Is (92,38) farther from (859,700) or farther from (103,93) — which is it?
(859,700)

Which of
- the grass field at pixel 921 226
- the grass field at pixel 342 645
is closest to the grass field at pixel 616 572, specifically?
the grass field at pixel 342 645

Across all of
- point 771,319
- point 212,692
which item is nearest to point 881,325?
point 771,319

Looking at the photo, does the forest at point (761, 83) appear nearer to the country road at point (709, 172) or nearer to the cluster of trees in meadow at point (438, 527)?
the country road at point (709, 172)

## What you need to do
Rewrite every line of the rows above as one numbered list, one line per number, and leave out the blank lines.

## Correct answer
1. Is (92,38) farther from (859,700) or farther from (103,93) — which is it?
2. (859,700)
3. Which of
4. - the grass field at pixel 921 226
5. - the grass field at pixel 342 645
6. is closest to the grass field at pixel 616 572, specifically?
7. the grass field at pixel 342 645
8. Across all of
9. - point 771,319
10. - point 212,692
11. which item is nearest to point 881,325?
12. point 771,319
13. Looking at the photo, does the forest at point (761, 83) appear nearer to the country road at point (709, 172) or nearer to the cluster of trees in meadow at point (438, 527)?
14. the country road at point (709, 172)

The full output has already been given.